Domestic partnership now legal in Maine:

The new law, which takes effect 90 days after the signing, extends domestic partnership rights to heterosexual or gay adults who live together under long-term arrangements. It also gives domestic partners the same inheritance rights as a spouse when a married partner dies without a will.

“From the beginning, this has been about fairness and justice for what are today’s families here in Maine, and giving them the same protections that certain married couples have already,” said the bill’s sponsor, Rep. Ben Dudley, D-Portland.
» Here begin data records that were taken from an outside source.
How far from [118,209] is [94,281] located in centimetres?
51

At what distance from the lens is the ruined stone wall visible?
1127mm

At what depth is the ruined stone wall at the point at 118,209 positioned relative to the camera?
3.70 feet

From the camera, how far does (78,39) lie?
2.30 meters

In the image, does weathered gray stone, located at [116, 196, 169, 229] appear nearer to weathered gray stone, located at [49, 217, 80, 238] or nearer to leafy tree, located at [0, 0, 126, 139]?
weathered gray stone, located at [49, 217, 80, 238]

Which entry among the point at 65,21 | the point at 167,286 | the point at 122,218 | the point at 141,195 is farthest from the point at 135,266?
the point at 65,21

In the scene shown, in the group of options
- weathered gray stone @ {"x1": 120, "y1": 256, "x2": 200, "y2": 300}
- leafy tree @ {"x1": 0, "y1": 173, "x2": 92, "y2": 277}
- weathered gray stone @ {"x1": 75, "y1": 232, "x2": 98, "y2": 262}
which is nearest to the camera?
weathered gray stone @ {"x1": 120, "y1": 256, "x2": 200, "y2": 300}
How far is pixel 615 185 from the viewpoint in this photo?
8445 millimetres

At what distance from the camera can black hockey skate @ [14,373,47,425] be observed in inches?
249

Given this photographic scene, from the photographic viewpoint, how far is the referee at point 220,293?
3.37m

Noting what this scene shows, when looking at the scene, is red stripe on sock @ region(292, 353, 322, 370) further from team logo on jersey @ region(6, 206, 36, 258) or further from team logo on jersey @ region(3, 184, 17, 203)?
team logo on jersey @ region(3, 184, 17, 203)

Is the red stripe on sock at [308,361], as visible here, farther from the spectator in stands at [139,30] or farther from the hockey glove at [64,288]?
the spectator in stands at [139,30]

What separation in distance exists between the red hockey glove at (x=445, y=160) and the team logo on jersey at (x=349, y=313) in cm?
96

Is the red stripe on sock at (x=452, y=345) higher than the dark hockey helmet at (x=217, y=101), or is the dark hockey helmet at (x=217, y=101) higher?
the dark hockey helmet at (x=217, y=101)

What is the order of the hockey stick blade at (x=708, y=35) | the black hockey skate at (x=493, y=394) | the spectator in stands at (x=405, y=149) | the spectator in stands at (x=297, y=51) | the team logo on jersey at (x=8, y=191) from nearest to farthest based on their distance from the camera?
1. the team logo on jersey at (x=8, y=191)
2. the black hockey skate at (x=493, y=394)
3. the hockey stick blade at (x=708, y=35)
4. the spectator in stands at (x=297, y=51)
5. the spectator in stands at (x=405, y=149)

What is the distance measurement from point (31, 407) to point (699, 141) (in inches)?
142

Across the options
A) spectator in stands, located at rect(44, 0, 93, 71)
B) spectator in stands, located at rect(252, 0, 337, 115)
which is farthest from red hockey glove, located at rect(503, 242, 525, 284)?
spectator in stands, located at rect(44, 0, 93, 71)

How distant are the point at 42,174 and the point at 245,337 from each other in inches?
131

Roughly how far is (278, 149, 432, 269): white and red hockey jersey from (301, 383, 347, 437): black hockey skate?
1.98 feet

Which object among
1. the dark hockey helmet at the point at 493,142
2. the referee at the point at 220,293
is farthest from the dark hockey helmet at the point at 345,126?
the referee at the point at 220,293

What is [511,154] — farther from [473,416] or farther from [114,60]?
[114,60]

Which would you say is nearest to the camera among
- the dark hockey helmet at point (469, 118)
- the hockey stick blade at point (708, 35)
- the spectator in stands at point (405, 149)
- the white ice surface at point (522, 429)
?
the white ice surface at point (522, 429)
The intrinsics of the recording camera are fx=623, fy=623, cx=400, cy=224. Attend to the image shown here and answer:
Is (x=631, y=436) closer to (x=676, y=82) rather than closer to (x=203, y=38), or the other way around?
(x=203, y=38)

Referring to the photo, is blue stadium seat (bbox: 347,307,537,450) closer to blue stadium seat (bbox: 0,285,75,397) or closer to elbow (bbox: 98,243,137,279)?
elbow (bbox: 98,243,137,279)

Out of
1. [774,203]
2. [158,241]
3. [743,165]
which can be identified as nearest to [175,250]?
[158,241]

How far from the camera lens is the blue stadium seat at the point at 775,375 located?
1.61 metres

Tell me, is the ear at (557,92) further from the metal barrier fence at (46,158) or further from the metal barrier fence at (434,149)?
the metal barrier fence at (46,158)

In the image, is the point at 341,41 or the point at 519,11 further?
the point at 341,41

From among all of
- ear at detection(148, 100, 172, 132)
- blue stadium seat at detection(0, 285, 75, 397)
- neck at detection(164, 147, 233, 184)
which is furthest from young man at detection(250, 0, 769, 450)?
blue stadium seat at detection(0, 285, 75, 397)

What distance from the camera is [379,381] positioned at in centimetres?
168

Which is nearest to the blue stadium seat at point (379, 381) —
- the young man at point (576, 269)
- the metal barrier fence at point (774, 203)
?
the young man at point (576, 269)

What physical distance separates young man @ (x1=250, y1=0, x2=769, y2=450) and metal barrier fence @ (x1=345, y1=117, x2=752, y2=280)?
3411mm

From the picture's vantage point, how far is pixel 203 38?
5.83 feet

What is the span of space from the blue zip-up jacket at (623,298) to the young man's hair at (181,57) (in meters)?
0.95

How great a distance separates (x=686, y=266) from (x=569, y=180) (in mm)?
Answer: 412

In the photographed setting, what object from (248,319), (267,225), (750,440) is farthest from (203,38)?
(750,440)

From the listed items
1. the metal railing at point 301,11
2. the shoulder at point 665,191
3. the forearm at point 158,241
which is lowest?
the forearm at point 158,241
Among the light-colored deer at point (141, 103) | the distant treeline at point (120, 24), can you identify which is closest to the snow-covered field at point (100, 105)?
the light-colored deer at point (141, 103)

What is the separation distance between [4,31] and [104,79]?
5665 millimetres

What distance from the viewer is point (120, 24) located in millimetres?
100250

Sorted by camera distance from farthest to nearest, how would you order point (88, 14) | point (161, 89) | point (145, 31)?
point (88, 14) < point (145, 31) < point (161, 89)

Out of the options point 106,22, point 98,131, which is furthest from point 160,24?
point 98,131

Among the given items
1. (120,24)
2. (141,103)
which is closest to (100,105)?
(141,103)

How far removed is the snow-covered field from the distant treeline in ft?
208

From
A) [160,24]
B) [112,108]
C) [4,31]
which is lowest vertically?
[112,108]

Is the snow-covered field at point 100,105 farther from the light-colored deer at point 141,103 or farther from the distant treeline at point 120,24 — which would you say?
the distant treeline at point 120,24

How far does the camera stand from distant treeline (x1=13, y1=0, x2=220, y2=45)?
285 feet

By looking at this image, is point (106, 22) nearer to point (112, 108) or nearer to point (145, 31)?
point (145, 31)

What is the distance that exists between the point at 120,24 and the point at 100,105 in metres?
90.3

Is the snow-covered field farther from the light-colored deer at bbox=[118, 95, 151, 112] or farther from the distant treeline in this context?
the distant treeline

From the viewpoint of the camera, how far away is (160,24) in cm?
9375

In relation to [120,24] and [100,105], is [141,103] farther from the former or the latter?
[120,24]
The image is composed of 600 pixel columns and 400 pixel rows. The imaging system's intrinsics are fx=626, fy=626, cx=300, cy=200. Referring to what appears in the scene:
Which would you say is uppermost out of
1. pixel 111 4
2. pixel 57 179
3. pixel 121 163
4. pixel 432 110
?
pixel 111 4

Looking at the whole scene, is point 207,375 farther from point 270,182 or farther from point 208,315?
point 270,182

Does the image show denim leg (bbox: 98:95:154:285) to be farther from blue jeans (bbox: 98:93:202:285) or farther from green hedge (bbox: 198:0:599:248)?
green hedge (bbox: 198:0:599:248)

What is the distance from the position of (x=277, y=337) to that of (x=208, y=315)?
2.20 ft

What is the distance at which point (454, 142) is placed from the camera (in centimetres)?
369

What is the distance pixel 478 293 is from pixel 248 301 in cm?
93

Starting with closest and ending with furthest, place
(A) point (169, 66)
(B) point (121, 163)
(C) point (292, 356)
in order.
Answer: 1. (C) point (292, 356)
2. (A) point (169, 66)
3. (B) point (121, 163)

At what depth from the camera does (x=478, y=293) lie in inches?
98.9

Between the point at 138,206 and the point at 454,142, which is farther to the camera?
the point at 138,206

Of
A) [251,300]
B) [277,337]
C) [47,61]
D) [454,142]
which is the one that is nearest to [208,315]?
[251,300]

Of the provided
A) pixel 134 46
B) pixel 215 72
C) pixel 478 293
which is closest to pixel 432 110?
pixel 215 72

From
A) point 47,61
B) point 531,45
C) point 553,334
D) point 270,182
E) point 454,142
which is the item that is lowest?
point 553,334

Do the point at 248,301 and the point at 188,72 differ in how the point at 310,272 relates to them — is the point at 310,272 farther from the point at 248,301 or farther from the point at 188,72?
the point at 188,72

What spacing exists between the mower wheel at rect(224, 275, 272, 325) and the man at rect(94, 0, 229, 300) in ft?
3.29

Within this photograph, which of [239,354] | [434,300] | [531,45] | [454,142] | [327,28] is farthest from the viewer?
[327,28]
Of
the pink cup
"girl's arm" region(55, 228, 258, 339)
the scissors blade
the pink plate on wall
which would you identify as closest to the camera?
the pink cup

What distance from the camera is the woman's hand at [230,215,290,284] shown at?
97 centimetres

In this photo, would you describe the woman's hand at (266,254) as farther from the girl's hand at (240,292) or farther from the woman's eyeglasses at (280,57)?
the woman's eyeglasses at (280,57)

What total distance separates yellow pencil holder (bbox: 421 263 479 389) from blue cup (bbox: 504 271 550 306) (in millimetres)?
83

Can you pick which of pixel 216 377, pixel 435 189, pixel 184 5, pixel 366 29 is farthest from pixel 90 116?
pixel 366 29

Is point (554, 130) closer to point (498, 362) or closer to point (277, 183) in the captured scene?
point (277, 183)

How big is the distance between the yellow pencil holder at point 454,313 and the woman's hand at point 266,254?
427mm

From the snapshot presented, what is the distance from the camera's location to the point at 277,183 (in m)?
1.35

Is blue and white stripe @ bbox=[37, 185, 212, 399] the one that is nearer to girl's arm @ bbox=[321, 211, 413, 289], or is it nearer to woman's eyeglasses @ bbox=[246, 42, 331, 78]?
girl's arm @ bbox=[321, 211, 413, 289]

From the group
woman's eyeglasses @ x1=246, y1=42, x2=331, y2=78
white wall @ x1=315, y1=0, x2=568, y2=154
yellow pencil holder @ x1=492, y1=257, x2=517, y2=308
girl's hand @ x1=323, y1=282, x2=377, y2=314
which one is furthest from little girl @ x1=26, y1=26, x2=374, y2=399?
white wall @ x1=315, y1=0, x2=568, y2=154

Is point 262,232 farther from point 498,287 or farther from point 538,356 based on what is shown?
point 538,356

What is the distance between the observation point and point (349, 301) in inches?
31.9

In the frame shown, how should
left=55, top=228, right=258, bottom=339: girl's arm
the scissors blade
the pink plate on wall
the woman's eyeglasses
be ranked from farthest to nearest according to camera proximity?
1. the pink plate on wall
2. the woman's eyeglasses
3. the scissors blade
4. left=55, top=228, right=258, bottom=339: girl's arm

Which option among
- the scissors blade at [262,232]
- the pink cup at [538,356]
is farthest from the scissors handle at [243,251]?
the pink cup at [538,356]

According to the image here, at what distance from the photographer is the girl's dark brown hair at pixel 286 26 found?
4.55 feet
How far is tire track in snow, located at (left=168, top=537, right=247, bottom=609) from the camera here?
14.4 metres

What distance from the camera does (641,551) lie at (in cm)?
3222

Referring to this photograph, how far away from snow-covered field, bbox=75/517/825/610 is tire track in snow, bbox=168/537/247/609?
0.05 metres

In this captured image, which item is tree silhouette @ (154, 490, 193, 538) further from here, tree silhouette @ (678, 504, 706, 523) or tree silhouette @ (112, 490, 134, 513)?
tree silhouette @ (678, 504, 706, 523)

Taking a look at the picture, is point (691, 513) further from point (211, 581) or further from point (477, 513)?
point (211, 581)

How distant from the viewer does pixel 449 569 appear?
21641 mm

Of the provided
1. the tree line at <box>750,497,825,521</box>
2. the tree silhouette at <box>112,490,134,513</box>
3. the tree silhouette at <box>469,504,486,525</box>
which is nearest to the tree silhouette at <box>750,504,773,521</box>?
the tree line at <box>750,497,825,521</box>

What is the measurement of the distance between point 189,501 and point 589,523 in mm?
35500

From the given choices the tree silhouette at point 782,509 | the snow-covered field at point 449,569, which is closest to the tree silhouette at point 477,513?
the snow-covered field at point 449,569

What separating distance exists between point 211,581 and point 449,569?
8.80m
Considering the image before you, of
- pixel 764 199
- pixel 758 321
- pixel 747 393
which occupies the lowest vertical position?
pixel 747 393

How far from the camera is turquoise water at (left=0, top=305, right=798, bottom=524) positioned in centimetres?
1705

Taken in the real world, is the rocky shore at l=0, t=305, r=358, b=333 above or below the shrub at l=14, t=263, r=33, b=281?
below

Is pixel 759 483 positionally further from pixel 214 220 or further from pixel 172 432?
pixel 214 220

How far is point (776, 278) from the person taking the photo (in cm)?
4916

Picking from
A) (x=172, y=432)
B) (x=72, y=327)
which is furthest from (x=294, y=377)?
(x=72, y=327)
Day Eight of the Columbia strike brings John Sweeney and a thousand picketers:

After eight days of striking, the University’s policy is still to wait until the NLRB rules on its 2002 appeal. To minimize disruption during the strike, provost Alan Brinkley has demanded that every student receive marks in all classes and that seniors’ grades be reported in time for them to graduate…

At 12:20 p.m., the picketers stopped marching, and Maida Rosenstein, the president of Local UAW 2110, rallied the protesters by asking, “What do we want? Union! When do we want it? Now!”

Rosenstein then introduced Sweeny, who had spoken in favor of a unionization ballot on the eve of the strike vote on April 13. Yesterday, he reiterated his and AFL-CIO’s support of GSEU.

“We’re standing with you. We’ll fight beside you as long as it takes to bring Columbia to justice,” Sweeny said. Sweeny has tried to meet with University President Bollinger to discuss the strike, but Bollinger has not returned his calls.